◆ **Extrait à lire**:
>>>
Je tricotais un petit pull d’été en lin lorsque le vétérinaire a téléphoné, à 15h42, le vendredi 22 juin 2018.
2 jours avant, je m’étais aperçue que la litière du chat était restée propre depuis le nettoyage précédent, la veille au soir. Elle avait vomi plusieurs fois, mais ce n’était pas inhabituel. Le jeudi soir, nous avons vu qu’elle avait du mal à se déplacer. Elle respirait trop vite. Elle n’avait pas touché aux croquettes. Elle n’a pas voulu de pâtée. J’ai appelé le vétérinaire pour un rendez-vous le lendemain soir. Je l’ai veillée presque toute la nuit, sur une couette à côté de mon lit. Au petit matin, j’ai essayé d’appeler des urgences vétérinaires qui ne répondaient pas. Je suis allée chez un vétérinaire plus proche, en urgence, à 8h30, en larmes.
Le vétérinaire a été plutôt rassurant. Son état général ne semblait pas dramatique, elle n’avait pas l’air déshydratée. Il devait la garder en observation et pour des analyses.
Je tricotais, quand il a téléphoné. Les analyses n’étaient pas très bonnes du côté des reins. Il allait la garder jusqu’au lendemain et la mettre sous perfusion. J’ai dû partir pour le week-end sans elle. J’ai passé la soirée à faire des recherches. Google m’a informée que les symptômes pouvaient correspondre à une insuffisance rénale aigue, qu’il y avait de grandes chances, prise à temps, de nettoyer et faire repartir les reins, et qu’elle aurait des médicaments à vie. Google, c’est cet ami un peu hautain, vraiment relou, qui te fait savoir tout ce que tu aurais dû voir avant. Que quand elle buvait trop, ce n’était pas juste à cause de la chaleur. Que quand elle faisait pipi dans la cage, à chaque retour de week-end, ce n’était pas forcément pour protester car elle devait quitter la maison et le jardin. Que c’était des symptômes.
Je me préparais un cosmo, lorsque le vétérinaire a téléphoné, à 12h27, le samedi 23 juin. Il m’a dit que je devais venir, qu’elle ne pourrait pas être sauvée. Que ses analyses étaient tellement mauvaises que la machine ne pouvait même pas donner de valeur exacte. Il fallait venir, parce que ce serait la fin.
J’ai jeté le verre, et j’ai pleuré.
<<<
◆ **Données fournies**:
>>>
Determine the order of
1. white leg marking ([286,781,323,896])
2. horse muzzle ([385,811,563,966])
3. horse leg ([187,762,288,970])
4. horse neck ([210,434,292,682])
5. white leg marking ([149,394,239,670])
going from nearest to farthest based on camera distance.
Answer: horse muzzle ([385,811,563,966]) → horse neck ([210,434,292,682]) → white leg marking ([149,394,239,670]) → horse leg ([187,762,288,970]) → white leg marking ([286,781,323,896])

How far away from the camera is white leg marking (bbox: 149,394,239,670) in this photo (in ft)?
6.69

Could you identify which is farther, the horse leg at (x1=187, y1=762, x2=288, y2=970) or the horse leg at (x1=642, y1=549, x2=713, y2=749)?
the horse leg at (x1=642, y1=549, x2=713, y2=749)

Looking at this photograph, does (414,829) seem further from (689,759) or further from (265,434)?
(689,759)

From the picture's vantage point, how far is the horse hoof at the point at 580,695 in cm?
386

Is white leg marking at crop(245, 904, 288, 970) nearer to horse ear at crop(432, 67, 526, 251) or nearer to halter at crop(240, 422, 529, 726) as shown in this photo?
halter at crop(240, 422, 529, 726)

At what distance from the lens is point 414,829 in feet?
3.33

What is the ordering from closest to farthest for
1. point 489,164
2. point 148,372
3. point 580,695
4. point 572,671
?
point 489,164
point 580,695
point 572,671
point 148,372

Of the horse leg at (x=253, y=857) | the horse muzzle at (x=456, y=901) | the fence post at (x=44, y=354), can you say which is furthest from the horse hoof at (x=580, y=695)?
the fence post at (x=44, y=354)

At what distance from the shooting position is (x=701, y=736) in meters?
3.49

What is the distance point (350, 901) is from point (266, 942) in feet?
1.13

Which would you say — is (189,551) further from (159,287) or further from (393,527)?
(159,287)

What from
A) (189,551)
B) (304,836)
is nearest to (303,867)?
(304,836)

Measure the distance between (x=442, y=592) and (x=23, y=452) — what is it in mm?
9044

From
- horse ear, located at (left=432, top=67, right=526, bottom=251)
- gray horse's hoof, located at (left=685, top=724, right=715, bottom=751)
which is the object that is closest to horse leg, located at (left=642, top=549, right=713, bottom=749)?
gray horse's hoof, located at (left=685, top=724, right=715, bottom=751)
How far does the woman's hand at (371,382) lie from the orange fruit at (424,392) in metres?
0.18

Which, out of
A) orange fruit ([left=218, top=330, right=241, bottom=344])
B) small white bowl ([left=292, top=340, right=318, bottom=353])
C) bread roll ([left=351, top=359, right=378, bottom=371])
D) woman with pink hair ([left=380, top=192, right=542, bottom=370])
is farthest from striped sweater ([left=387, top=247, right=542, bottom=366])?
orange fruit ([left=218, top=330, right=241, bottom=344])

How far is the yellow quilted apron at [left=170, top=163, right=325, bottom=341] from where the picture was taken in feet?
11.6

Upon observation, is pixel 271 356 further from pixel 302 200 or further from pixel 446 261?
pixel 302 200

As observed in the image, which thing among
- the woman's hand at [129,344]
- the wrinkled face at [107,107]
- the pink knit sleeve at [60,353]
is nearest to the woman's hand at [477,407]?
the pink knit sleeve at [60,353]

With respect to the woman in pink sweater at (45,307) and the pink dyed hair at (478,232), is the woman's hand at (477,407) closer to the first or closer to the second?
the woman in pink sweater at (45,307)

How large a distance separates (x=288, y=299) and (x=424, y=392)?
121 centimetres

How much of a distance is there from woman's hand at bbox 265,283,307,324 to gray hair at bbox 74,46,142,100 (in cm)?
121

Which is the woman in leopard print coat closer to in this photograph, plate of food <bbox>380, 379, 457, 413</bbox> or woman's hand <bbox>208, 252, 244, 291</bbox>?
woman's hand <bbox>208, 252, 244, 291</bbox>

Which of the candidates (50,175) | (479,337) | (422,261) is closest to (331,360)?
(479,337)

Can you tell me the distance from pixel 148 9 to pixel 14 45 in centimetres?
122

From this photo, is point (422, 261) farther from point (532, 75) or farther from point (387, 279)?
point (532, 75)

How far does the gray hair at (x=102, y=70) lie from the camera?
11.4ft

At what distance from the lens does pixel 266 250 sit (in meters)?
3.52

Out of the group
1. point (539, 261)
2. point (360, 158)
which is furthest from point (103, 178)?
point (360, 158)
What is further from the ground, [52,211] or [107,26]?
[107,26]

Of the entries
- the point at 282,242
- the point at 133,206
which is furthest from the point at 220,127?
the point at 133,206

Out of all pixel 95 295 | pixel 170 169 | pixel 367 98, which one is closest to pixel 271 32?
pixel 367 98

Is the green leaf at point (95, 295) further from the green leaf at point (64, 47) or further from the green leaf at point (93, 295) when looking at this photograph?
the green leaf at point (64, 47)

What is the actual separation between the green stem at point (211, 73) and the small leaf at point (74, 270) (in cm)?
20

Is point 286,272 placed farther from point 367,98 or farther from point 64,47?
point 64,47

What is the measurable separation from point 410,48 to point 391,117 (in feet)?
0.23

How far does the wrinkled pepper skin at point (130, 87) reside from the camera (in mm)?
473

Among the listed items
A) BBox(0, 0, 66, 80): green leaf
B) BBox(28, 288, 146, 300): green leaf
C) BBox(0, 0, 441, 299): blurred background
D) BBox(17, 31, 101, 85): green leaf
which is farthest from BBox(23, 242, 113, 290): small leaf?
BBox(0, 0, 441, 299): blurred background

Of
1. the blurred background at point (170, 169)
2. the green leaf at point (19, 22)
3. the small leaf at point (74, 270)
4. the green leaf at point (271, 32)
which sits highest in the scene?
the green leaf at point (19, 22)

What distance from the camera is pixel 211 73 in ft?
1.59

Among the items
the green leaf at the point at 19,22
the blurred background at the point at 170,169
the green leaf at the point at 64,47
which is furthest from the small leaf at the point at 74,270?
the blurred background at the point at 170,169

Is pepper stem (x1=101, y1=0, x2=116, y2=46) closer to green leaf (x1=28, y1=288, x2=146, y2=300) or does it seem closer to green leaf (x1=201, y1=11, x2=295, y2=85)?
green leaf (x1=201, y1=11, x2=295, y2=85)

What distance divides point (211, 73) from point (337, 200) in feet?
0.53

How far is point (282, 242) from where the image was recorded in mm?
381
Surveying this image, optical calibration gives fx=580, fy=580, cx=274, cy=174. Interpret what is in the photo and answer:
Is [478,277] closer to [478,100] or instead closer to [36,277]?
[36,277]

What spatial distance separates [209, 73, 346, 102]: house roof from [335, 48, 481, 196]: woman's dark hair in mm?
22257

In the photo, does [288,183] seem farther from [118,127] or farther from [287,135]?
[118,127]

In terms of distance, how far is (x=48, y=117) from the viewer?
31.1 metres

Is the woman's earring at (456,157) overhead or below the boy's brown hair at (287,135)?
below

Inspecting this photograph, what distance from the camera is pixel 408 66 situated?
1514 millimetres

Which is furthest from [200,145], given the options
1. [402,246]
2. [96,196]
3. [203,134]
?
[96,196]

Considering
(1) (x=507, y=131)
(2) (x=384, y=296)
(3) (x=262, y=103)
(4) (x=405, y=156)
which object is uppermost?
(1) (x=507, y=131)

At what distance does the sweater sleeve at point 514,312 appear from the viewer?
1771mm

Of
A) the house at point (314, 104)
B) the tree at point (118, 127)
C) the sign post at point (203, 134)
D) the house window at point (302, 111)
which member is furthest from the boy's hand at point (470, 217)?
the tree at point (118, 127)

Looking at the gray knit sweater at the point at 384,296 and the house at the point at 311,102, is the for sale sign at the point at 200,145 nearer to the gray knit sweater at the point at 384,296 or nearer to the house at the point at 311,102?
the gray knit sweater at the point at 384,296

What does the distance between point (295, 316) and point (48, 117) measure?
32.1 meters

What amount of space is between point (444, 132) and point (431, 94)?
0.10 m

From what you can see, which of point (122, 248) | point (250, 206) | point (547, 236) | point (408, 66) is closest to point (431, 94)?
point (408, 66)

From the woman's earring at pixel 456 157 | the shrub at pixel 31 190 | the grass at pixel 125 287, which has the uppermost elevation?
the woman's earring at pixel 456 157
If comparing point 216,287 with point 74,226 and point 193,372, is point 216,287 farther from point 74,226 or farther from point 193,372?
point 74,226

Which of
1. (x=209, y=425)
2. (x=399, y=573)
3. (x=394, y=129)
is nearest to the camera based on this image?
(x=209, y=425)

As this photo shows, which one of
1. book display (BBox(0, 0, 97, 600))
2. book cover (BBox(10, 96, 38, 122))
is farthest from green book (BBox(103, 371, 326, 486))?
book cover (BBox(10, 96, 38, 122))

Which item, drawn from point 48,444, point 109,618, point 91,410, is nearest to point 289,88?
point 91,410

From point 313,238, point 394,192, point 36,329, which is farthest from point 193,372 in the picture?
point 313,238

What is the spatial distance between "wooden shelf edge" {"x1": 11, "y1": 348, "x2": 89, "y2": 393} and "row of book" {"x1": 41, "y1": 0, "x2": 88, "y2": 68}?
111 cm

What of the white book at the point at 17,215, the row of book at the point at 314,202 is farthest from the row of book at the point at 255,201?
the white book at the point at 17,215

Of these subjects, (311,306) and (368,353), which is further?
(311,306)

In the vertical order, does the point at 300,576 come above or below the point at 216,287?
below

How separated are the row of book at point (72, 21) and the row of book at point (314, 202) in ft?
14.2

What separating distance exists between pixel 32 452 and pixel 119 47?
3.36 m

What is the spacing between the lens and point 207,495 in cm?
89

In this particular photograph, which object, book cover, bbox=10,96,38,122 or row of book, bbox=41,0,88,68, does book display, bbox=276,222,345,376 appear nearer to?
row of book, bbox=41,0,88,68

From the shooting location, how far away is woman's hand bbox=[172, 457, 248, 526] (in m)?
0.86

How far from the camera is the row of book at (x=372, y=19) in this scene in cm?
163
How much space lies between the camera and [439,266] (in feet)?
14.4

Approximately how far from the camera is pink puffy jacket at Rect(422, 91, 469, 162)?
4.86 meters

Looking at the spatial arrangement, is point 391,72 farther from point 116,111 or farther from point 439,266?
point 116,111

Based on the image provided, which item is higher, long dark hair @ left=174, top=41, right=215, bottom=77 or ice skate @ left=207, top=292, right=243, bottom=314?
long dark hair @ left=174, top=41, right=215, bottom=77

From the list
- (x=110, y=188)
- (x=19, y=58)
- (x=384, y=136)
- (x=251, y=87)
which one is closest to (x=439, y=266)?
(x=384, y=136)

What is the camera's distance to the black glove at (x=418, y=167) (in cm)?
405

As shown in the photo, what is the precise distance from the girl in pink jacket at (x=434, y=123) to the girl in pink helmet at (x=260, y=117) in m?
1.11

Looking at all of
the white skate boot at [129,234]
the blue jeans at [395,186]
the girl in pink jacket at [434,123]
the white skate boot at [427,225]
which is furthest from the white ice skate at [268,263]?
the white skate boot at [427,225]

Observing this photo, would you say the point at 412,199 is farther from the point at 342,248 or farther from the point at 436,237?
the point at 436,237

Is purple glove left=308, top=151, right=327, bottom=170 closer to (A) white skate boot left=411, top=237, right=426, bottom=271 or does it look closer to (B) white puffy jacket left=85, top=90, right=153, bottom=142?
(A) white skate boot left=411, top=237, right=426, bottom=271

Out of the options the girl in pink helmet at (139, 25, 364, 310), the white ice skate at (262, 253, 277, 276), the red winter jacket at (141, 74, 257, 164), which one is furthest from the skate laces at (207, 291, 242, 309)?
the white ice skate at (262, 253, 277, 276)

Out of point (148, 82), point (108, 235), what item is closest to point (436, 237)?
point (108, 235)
<<<
◆ **Consigne**: Dans l'extrait à lire, que tricotait la personne qui raconte quand le vétérinaire a téléphoné le vendredi ? Répondez s'il vous plaît en quelques mots.

◆ **Réponse**: Un petit pull d'été en lin.